Exercise instructions:
Only the lines from the one containing "What is the" to the end of the records belong in the output; print them exactly.

**********

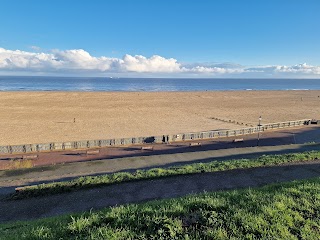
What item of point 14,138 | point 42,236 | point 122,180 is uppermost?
point 42,236

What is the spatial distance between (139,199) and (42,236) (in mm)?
5593

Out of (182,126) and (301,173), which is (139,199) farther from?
(182,126)

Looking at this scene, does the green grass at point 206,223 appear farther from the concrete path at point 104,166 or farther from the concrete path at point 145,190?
the concrete path at point 104,166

**********

Solution below:
What is the spatial distance between (139,199) and (42,236) (in mm)?
5593

Out of (182,126) and (301,173), which is (139,199) farther from?
(182,126)

Looking at this scene, does the green grass at point 206,223 appear farther from the concrete path at point 104,166 or farther from the concrete path at point 145,190?
the concrete path at point 104,166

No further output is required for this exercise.